Environnement

France : néglige-t-on la sécurité nucléaire par facilité ?

La France est le pays le plus nucléarisé du monde et entre structures vétustes et négligences, les centrales nucléaires françaises seraient particulièrement exposées aux risques industriels et terroristes.

De Juliette Heuzebroc

Nouveau coup d’éclat remarqué pour Greenpeace en cette nuit du 12 octobre. Plusieurs militants se sont infiltrés dans l’enceinte de la centrale nucléaire de Cattenom en Moselle et ont tiré un feu d’artifice pour signifier le risque grandissant d’explosion des centrales en France. Cette action fait suite à un rapport plus qu’inquiétant publié par l’ONG ce mardi 10 octobre sur les dangers que représentent ces centrales pour les citoyens français et frontaliers.

 

LA FRANCE, PAYS LE PLUS NUCLÉARISÉ DU MONDE

Le pays est à ce jour équipé de plus de 58 réacteurs nucléaires et 63 piscines de combustible usé. Rapporté à la France métropolitaine, qui s’étend sur 551 500km², contre plus de 17 millions de km² en Russie, 2nde du classement. La présence d’un parc si étendu a été décidé par le plan Messmer en 1973 lorsque le gouvernement français avait opté pour la construction de 60 réacteurs sur 10 ans.
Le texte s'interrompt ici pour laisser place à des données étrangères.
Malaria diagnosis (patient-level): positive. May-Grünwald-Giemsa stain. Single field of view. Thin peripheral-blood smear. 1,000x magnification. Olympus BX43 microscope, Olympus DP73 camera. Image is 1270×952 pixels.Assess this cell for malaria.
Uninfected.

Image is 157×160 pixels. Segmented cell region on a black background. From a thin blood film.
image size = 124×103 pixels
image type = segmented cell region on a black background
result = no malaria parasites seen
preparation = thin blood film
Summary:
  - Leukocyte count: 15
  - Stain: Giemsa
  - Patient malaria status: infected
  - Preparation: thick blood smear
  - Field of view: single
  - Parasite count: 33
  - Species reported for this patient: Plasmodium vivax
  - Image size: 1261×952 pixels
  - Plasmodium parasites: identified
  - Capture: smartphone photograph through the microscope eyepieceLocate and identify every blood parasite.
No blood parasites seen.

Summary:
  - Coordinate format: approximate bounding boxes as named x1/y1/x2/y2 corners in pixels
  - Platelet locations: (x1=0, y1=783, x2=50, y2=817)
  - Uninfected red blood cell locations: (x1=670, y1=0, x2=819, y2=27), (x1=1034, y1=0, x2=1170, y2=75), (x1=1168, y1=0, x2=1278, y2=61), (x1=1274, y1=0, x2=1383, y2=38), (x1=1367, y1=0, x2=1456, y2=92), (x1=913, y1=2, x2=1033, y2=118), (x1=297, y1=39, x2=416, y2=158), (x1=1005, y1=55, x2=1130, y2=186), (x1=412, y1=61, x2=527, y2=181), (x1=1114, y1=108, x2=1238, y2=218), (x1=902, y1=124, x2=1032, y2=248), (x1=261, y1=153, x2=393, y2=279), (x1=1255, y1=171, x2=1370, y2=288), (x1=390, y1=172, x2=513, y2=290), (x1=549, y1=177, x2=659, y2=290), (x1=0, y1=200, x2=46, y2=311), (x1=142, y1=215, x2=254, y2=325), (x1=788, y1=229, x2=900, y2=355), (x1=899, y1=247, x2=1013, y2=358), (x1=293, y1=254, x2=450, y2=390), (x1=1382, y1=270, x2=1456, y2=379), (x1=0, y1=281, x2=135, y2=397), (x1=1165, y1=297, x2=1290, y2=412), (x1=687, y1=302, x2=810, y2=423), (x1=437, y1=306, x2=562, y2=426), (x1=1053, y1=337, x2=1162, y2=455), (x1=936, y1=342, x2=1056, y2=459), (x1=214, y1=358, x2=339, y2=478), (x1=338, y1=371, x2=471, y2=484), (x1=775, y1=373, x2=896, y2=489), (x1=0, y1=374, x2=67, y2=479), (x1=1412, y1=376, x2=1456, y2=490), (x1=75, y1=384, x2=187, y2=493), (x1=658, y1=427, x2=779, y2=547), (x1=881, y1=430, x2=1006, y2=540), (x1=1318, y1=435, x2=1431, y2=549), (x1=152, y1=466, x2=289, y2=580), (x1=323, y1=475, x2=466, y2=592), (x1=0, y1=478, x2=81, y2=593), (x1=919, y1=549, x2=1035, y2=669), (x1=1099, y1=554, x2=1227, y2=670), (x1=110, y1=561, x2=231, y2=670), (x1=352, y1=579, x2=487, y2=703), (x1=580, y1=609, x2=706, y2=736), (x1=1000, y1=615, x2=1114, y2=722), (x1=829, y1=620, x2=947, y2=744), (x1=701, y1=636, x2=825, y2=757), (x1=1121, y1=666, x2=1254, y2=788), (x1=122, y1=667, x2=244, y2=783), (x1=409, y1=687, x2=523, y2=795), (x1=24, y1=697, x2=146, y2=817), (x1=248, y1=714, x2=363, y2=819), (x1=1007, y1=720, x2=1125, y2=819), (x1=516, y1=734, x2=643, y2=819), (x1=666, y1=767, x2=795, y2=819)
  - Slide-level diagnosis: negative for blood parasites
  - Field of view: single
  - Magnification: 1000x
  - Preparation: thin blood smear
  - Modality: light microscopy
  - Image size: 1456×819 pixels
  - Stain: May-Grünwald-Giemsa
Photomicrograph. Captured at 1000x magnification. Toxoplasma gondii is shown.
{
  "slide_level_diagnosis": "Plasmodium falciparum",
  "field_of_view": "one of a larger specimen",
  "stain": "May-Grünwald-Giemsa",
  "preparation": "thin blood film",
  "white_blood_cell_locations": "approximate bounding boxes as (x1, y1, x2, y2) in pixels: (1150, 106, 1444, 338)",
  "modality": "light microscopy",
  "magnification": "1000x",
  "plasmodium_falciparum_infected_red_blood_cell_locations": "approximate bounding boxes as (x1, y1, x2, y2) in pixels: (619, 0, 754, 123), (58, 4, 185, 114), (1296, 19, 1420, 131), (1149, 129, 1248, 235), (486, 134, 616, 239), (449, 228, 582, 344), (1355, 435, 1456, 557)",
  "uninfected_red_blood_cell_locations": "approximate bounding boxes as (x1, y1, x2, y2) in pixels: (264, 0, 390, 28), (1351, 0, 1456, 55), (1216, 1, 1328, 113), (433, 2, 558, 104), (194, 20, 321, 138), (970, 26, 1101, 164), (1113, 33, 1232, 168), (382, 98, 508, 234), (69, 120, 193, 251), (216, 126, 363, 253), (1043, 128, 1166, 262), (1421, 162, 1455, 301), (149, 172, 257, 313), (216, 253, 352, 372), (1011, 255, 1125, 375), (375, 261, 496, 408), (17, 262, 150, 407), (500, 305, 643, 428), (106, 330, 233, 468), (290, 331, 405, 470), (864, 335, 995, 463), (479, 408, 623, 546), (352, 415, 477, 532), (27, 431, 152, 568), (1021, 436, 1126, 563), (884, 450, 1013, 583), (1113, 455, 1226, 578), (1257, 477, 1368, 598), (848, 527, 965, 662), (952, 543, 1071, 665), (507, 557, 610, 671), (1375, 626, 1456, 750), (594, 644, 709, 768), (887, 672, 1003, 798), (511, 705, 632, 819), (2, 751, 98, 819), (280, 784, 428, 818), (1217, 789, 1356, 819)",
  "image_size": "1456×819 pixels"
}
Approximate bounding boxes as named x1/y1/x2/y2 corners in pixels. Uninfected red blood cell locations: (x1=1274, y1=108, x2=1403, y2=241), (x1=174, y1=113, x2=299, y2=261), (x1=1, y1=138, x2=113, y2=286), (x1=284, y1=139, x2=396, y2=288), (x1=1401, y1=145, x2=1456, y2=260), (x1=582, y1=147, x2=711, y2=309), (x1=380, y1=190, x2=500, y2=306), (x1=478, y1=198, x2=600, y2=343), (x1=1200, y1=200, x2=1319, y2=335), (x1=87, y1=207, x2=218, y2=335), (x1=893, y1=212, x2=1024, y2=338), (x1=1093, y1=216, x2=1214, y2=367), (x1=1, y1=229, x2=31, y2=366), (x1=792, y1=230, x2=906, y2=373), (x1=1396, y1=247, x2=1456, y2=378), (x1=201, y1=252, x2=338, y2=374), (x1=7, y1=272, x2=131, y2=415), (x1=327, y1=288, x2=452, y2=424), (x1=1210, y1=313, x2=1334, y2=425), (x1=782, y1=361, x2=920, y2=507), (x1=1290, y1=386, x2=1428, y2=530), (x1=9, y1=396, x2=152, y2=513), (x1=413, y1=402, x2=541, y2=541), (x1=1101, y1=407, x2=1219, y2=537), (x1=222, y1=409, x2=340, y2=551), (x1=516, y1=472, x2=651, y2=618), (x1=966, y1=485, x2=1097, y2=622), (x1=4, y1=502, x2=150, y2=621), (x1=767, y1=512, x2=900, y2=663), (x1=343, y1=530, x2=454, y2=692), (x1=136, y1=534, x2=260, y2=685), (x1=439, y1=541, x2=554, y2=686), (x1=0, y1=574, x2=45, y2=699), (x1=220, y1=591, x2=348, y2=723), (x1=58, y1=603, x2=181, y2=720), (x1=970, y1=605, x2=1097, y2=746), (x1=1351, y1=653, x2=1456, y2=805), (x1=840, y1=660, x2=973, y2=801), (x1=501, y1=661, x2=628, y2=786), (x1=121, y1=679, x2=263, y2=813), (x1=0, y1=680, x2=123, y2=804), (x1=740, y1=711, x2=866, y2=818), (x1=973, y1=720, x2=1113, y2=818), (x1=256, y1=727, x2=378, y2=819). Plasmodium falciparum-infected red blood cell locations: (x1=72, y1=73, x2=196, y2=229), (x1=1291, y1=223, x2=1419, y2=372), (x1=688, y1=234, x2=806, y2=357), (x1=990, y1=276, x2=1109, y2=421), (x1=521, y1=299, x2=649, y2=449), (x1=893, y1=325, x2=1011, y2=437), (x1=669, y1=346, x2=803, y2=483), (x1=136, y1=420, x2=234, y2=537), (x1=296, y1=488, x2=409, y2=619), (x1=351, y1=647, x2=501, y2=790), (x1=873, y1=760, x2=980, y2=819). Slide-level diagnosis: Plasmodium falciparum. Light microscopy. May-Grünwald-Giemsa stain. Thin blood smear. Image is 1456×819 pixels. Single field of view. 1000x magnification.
Cette stratégie avait pour objectif d’offrir à la France une indépendance énergétique vis-à-vis, principalement, des pays pétroliers du Moyen-Orient. Si à l’époque le but fut atteint, l’arrivée de nouveaux types d’énergies tels que l’éolienne ou le solaire viennent aujourd’hui offrir des alternatives à la France sans remettre en cause son indépendance. S’ajoute à cela la détérioration de ses centrales.

 

L'URGENCE DE LA QUESTION DE SÉCURITÉ NUCLÉAIRE

S’il y a 40 ans, la France invoquait une véritable avancée technique de son histoire, les années qui se sont écoulées ont laissé des traces non-négligeables sur la qualité des structures, déjà instables par essence. Pour rappel, le procédé opéré dans les réacteurs consiste en la création d’énergie par la fission d’un noyau atomique d’uranium, matière chimiquement instable ; le réacteur sert alors de modérateur à la matière et à l’énergie dégagée. Pour créer cette fission, chaque centrale déverse un combustible à irradier dans le coeur du réacteur. C’est ce combustible qui est considéré comme matière hautement radioactive. Après utilisation, ce combustible est entreposé dans des piscines, bâtiments dans lesquels la matière refroidit pendant deux à trois ans avant d’être évacuée en usine de retraitement ou enterrée.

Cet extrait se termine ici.